TEXT PASSAGE:
[llvm] 52f03fe - [VE] Support atomic fence
Kazushi Marukawa via llvm-commits
llvm-commits at lists.llvm.org
Mon Oct 26 01:03:17 PDT 2020
Author: Kazushi (Jam) Marukawa
Date: 2020-10-26T17:03:09+09:00
New Revision: 52f03fe1151f65278c855651bb8f325cca8500ea
URL: https://github.com/llvm/llvm-project/commit/52f03fe1151f65278c855651bb8f325cca8500ea
DIFF: https://github.com/llvm/llvm-project/commit/52f03fe1151f65278c855651bb8f325cca8500ea.diff
LOG: [VE] Support atomic fence
Support atomic fence instruction and add a regression test.
Add MEMBARRIER pseudo insturction also to use it as a barrier
against to the compiler optimizations.

MATERIAL:
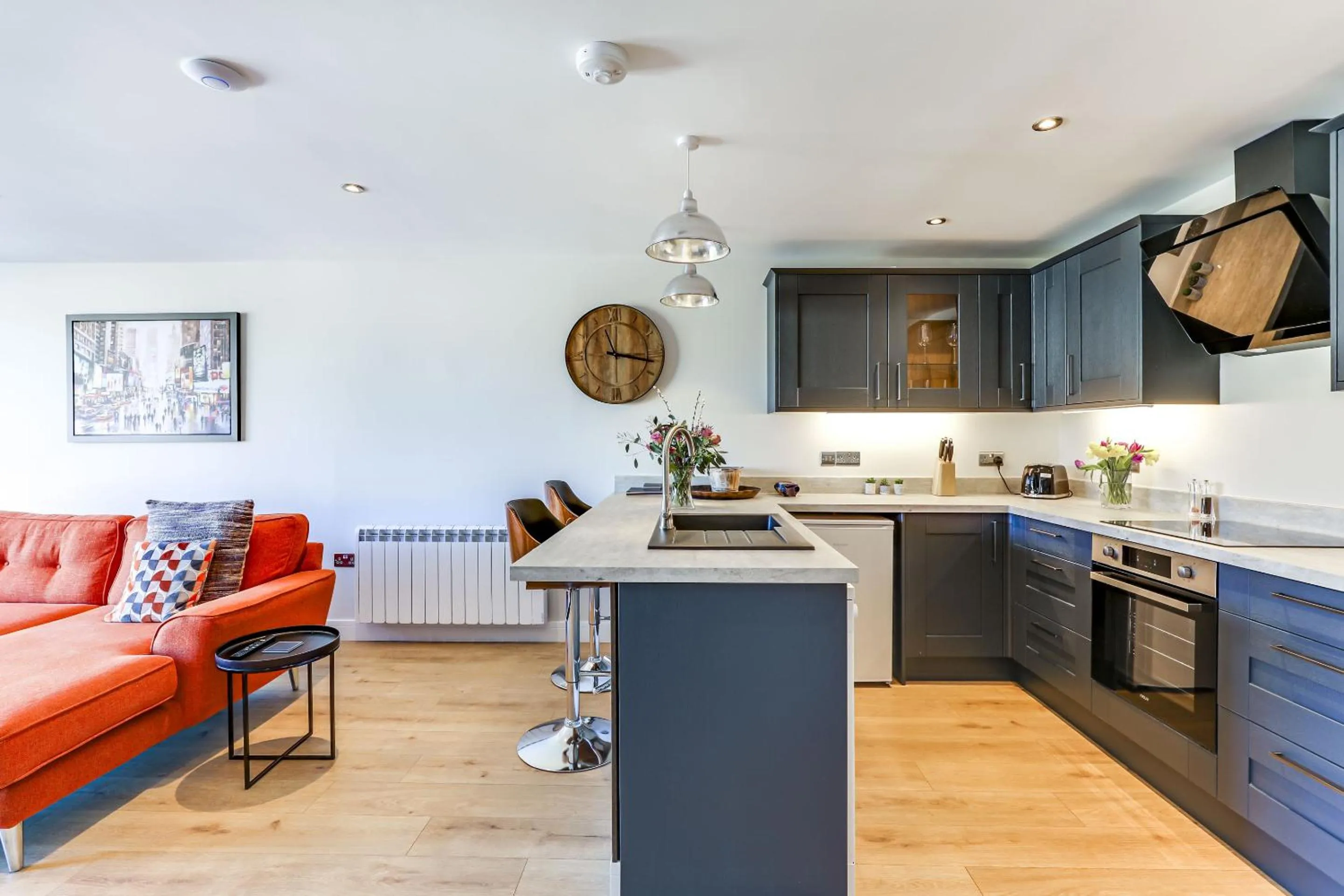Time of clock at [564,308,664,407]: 11:17
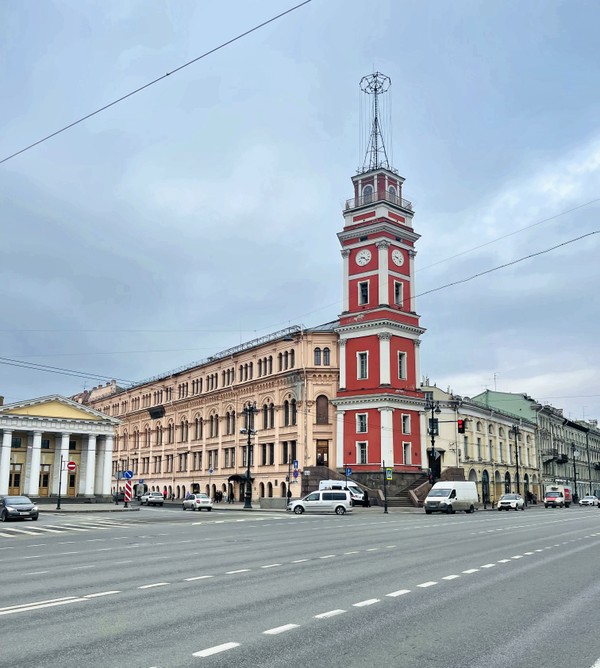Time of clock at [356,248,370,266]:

REQUIRED TASK:
Answer these questions from the commit notice on atomic fence support:
(a) Who is listed as the author of the commit?
(b) Besides support for the atomic fence instruction, what does the commit add?
(c) What is the name of the pseudo instruction the commit adds?

WRITTEN ANSWER:
(a) Kazushi (Jam) Marukawa
(b) A regression test
(c) MEMBARRIER